Kumar Jayanti describes Using Custom JAAS LoginModule(s) for Authentication in GlassFish :
Many users often ask the question : Can i use a custom JAAS Login Module instead of the Proprietary GlassFish Custom Realms for user authentication ?. The JSR-196 Login Bridge Profile allows a Server Authentication Module (SAM) to delegate some security processing to JAAS LoginModules. My team member sudarsan has created a nice blog-post on this with a sample netbeans project showing the use of the Login Bridge Profile. The sample can be plugged in as a ServerAuthentication Module for a webapplication on both GlassFish V2.X and V3...

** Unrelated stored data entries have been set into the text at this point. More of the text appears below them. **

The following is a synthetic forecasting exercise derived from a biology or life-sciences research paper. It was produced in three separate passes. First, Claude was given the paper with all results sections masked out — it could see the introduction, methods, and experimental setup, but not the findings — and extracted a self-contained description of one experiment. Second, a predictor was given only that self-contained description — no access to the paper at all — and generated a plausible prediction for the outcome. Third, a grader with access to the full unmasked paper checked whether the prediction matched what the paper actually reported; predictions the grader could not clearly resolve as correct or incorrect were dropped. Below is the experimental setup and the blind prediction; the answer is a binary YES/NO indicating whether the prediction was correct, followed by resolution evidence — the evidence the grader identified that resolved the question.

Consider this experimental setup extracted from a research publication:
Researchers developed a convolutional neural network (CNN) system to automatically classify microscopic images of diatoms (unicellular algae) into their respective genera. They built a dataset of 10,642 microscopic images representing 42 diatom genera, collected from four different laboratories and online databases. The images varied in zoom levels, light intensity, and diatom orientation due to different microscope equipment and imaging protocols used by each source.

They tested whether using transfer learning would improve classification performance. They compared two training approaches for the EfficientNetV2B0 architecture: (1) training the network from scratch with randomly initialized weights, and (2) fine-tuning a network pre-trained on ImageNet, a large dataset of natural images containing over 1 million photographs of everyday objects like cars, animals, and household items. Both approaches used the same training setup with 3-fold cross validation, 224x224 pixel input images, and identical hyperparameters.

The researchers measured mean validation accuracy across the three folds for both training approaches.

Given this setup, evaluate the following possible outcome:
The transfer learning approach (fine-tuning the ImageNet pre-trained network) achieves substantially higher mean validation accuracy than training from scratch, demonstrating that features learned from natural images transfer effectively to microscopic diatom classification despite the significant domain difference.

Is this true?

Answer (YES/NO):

Felipe Gaucho provides a Jfokus 2010 Wrap-Up :
Quickies: * Jfokus team: fantastic people! Mattias, Helena and all the conference team, thank you! * Jfokus conference: excellent! * Graph DB is buzz word, Emil Eifrem an unique character. * Ed Burns, Toni Epple and Laforge, we missed you guys. * Scrum loosing value due to the excessive number os Scrum masters out there...
In the Forums ,
wildchild_04 has a Problem with Eclipse invoking plugin org.eclipse.jface : Hello. Im working with Eclipse and Apache ODE (HelloWorld example). Im trying to set up de deploy params to the binding port in my ODE deploy /descriptor with the Eclipse plug in and I got this error: Problems occurred when invoking code from plug-in: "org.eclipse.jface"...
In the JAXP forum,
jncolin is Creating a DOM document with namespace : Hi. I'm trying to create a DOM document by adding nodes to it, and I need this document to follow an XML Schema I've defined. I would expect to have the namespaces included in the root, but I never managed to get them (although I can have them at the sub-element level). So here's what I get...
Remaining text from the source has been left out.